As you may remember, every year I believe the Lord gives me a word that will represent what He wants to do with me personally, and with our ministry. He’s given me words like faith, trust, and last year, intimacy. I can see a progression in His dealing with me, helping me to grow in Him. Last year was a year to draw close to Him, to deal with personal and ministry issues. There were times when I knew the only way I was going to get through everything was to cling to Him. Intimacy with the Lord became more than a word. Drawing close to Him and depending solely upon Him became a matter of necessity.
Intimacy with the Lord—and I mean true intimacy, where He becomes your daily strength, and His Word becomes your sustenance and knowing Him becomes the most important priority in your life—will inevitably result in maturity, my word for this new year, 2003. God draws us close to lovingly help us grow up.
I received this word with excitement, like an eager kid who can’t wait to grow into his dad’s shoes or be able to play with the big kids…or drive and work and have grown up adventures. But I also receive it with fear and trembling. I don’t want to grow up! I don’t necessarily want to put away childish things! I don’t want the responsibility! Some days I feel like a spiritual Peter Pan.
The apostle Paul told us that there are two kinds of people in the world: saved and unsaved. Then he explained that there are two kinds of saved people: mature and immature. The immature believer is dominated by things of the flesh and has little interest in spiritual things. Paul was deeply concerned about this when he wrote to fellow believers, “Dear brothers, I have been talking to you as though you were still just babies in the Christian life, who are not following the Lord but your own desires…I have had to feed you with milk and not solid food, because you couldn’t digest anything stronger. And even now you still have to be fed on milk. For you are still only baby Christians, controlled by your own desires, not God’s” (1 Corinthians 3:1-3, Living Bible).
Paul longed to bring this family of God into maturity by feeding them the meat of the Word of God. But they were still so strongly influenced by worldly thinking and behavior that they couldn’t hear God’s voice; they couldn’t grasp all that God had for them. A new babe in Christ is a wonderful and beautiful thing. I love to see new Christians! But just as there is a natural progression in our physical growth, there should be a natural development in growth spiritually. Paul knew how much God wanted to bless His church, if only they would allow Him to help them “grow up.”
Paul talked about feeding the people “milk.” Like a baby not ready for solid food, a babe in Christ can only handle the most elementary knowledge of the Word. But God has so much more! He wants us to move on to solid food – to “meat,” —so that we can feast on His Word, grow in our knowledge of Him and actually allow the Word to change our actions and our attitudes.

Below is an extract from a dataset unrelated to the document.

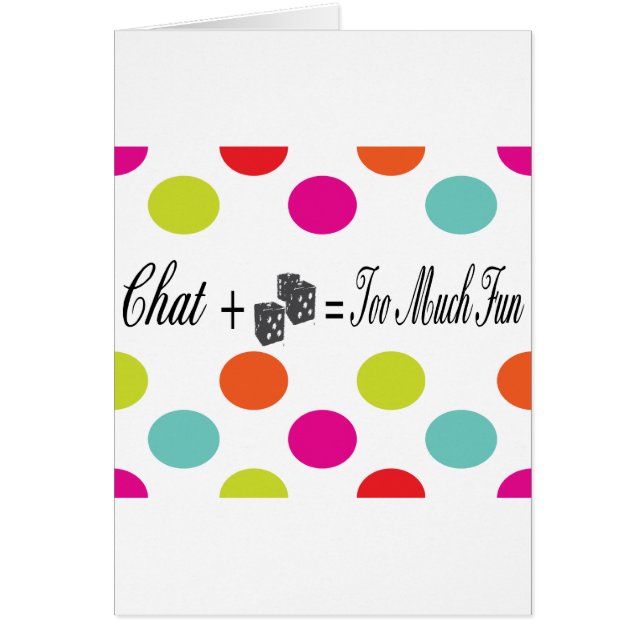 Cartão o bate-papo mais dados iguala demasiado (Frente)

A babe in Christ is still very dependent on other people, unable to walk or talk on his own. Babies need to be held. But a mature believer learns to walk in fellowship with the Lord personally, intimately, and even alone if necessary.
A babe in Christ still needs to be fed, but mature believers can study the Word of God for themselves, to allow God to speak to them personally. Mature believers can feed themselves!

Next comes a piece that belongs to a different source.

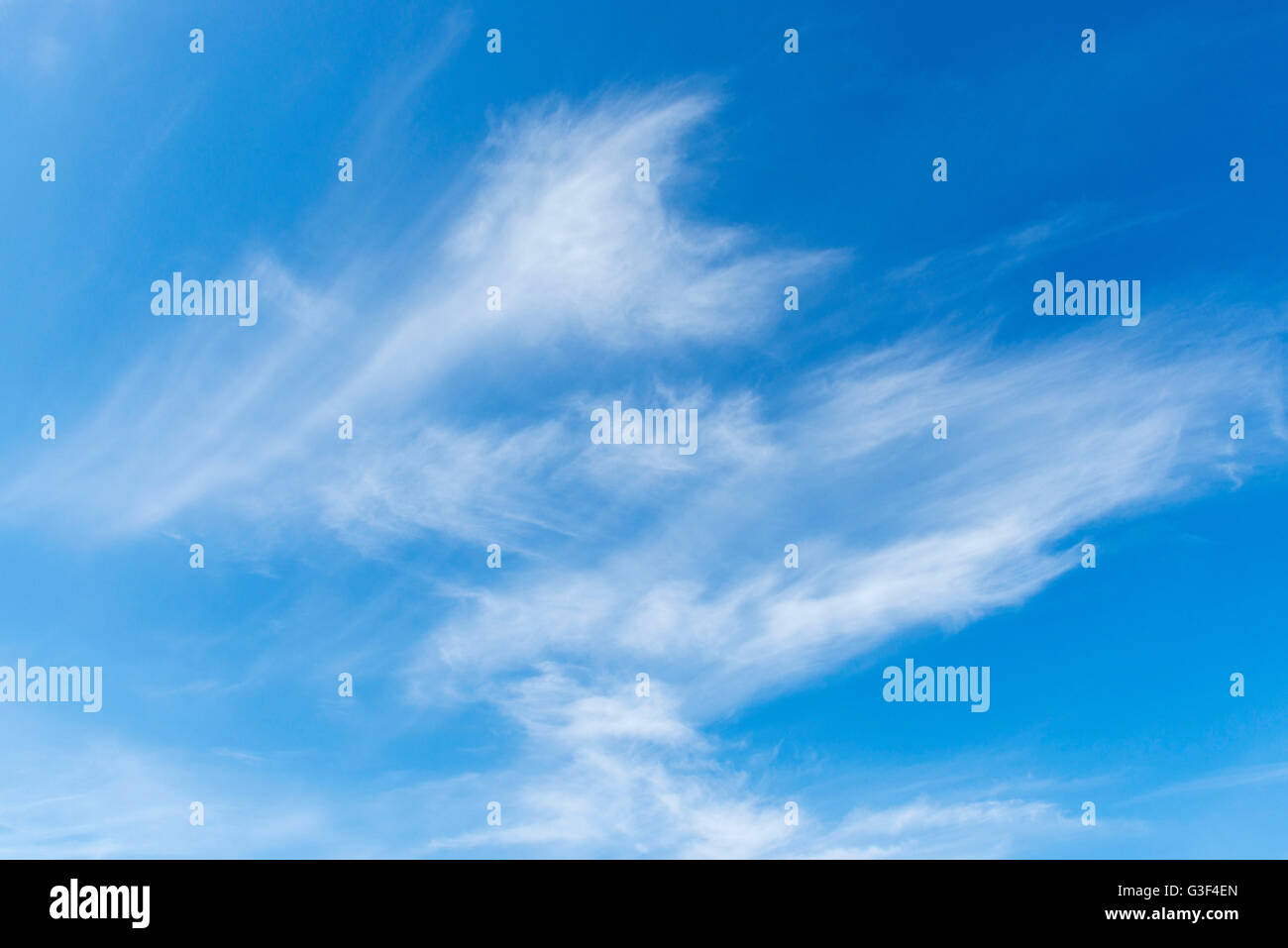 Cielo di nuvole, il tuo parco nazionale, Agger, Nord dello Jutland, Danimarca Foto Stock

A babe still needs to be cared for, and the world revolves around that young life. Mature believers begin to give. They care for others. There is fruit in their lives.

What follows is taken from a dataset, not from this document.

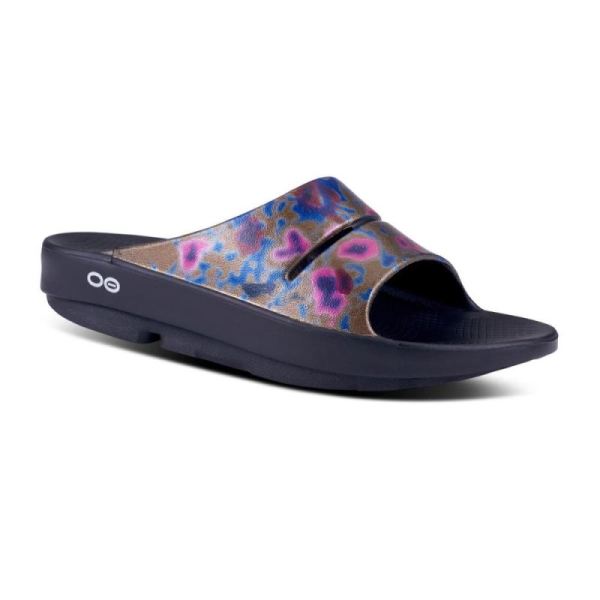 Oofos Shoes Women's OOahh Luxe Slide Sandal - Kaleidoscope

Paul used a beautiful analogy of our lives as a garden, where one person plants seeds, another waters, but, he says, it is God “who made the garden grow in your hearts…He is the one who makes things grow” (1 Corinthians 3,6,7, LB). And what God grows in our lives is the fruit of the Spirit: love, joy, peace, longsuffering, kindness, goodness, faithfulness, gentleness, and self-control (Galatians 5:22-23).
Yes, it can be hard to grow up. The road can be tough, the trials fiery, and the temptation to give into immaturity will entice us with the lure of an easy, soft life. But that is a lie. A baby who refuses to grow up only stagnates into an unhappy, self-centered, unfulfilled being. Growing in Christ allows us to be used by God, to use our gifts, to experience life abundantly, and to share the love of Christ with others. The rewards of maturity are more than worth the struggle.
The beauty of it all is that even as we grow into maturity, we never stop being God’s child. No matter how old, wise, and spiritually strong we become, God is always greater, always our Father, always ready to help us and love us. And always, His Word will strengthen us, sustain us—and help us grow up.